2 min read

Sequential vs parallel workflows: which one wins?

Sequential vs parallel workflows: which one wins?
Sequential vs parallel workflows in artwork approval
3:55

Your artwork is ready. The design is approved. Everything looks perfect.

But it’s stuck.

Waiting for one more approval.

A day passes. Then another. Deadlines slip, teams get frustrated, and suddenly a simple packaging update turns into a bottleneck.

Sound familiar?

Most teams assume delays come from people or tools. But often, the real issue is something deeper:

Your workflow design.

So the question is — is your workflow helping you move faster, or quietly slowing you down?
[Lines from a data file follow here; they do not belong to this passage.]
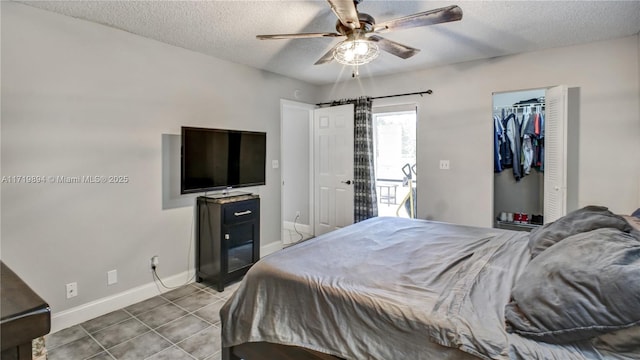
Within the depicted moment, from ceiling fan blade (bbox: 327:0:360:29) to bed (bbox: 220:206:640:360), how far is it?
142 cm

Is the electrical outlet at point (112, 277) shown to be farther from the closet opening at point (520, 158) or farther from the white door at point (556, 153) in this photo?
the closet opening at point (520, 158)

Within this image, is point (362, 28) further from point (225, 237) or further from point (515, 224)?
point (515, 224)

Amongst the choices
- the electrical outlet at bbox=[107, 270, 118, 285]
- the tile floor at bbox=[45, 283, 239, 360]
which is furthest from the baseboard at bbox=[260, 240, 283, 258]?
the electrical outlet at bbox=[107, 270, 118, 285]

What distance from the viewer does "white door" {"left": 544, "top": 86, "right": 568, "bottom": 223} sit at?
321cm

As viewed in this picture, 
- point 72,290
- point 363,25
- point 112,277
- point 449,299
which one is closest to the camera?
point 449,299

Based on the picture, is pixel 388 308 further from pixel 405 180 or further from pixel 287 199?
pixel 405 180

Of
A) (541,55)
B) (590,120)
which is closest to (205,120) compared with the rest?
(541,55)

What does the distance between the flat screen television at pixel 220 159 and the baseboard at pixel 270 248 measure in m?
0.93

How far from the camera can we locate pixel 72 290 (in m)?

What Is a Sequential Workflow?

A sequential workflow is the traditional, step-by-step process where tasks happen one after another.

Example:
Designer → Brand → Legal → Regulatory → Final approval

Each step must be completed before the next begins.

Pros

  • Clear and structured
  • Easy to control and track
  • Reduces risk of conflicting feedback

Cons

  • Slow by design
  • Bottlenecks at every stage
  • Teams spend time waiting instead of working

Sequential workflows feel safe — and in some cases, they are. But that safety often comes at the cost of speed.

What Is a Parallel Workflow?

A parallel workflow allows multiple stakeholders to review or act at the same time.

Example:
Brand + Legal + Regulatory all review simultaneously

Pros

  • Faster approvals
  • Shorter time-to-market
  • Encourages collaboration across teams

Cons

  • Risk of conflicting feedback
  • Requires coordination
  • Hard to manage without proper systems

Parallel workflows unlock speed — but they introduce complexity.

The Real Problem: Bottlenecks

Here’s the uncomfortable truth:

Work rarely takes as long as waiting does.

In sequential workflows, delays are often invisible:

  • Waiting between approval steps
  • Feedback loops that trigger rework
  • Lack of visibility into who’s blocking progress

Teams think they’re slow because of workload — but in reality, they’re slow because of idle time.

👉 Speed is lost not in execution, but in waiting.

When Sequential Workflows Still Make Sense

Despite their limitations, sequential workflows are not obsolete.

They’re the right choice when:

  • Strict compliance is required (e.g., regulatory sign-off)
  • Decisions must follow a clear hierarchy
  • Changes carry high risk

In these cases, control matters more than speed.

When Parallel Workflows Are Better

Parallel workflows shine when:

  • Feedback can happen independently
  • Speed is critical to business success
  • Teams are cross-functional and distributed

If multiple stakeholders don’t depend on each other’s input, there’s no reason to make them wait.

The Best Approach: Hybrid Workflows

Here’s where things get interesting.

The real winner isn’t sequential or parallel.

It’s both.

A hybrid workflow combines the strengths of each approach:

Example:

  • Step 1: Parallel review (Brand + Legal + Regulatory)
  • Step 2: Sequential final approval

This structure allows teams to:

  • Move fast during collaboration
  • Maintain control at critical decision points

👉 The key is flexibility — not rigid process design.

How Technology Enables Better Workflows

Designing smarter workflows isn’t just about process — it’s about having the right system to support it.

Modern artwork management platforms (like Cway) enable teams to:

  • Automate workflow steps
  • Configure both parallel and sequential approvals
  • Gain real-time visibility into progress
  • Centralize feedback in one place
  • Track deadlines and prevent delays

Without the right technology, parallel workflows become chaotic — and hybrid workflows become impossible to manage.

With the right system, they become a competitive advantage.

Conclusion

So, which workflow wins?

  • Sequential workflows offer control
  • Parallel workflows deliver speed
  • Hybrid workflows provide the best of both

There’s no universal answer — because every team, product, and process is different.

👉 The real question isn’t which workflow wins — it’s whether your system lets you use both.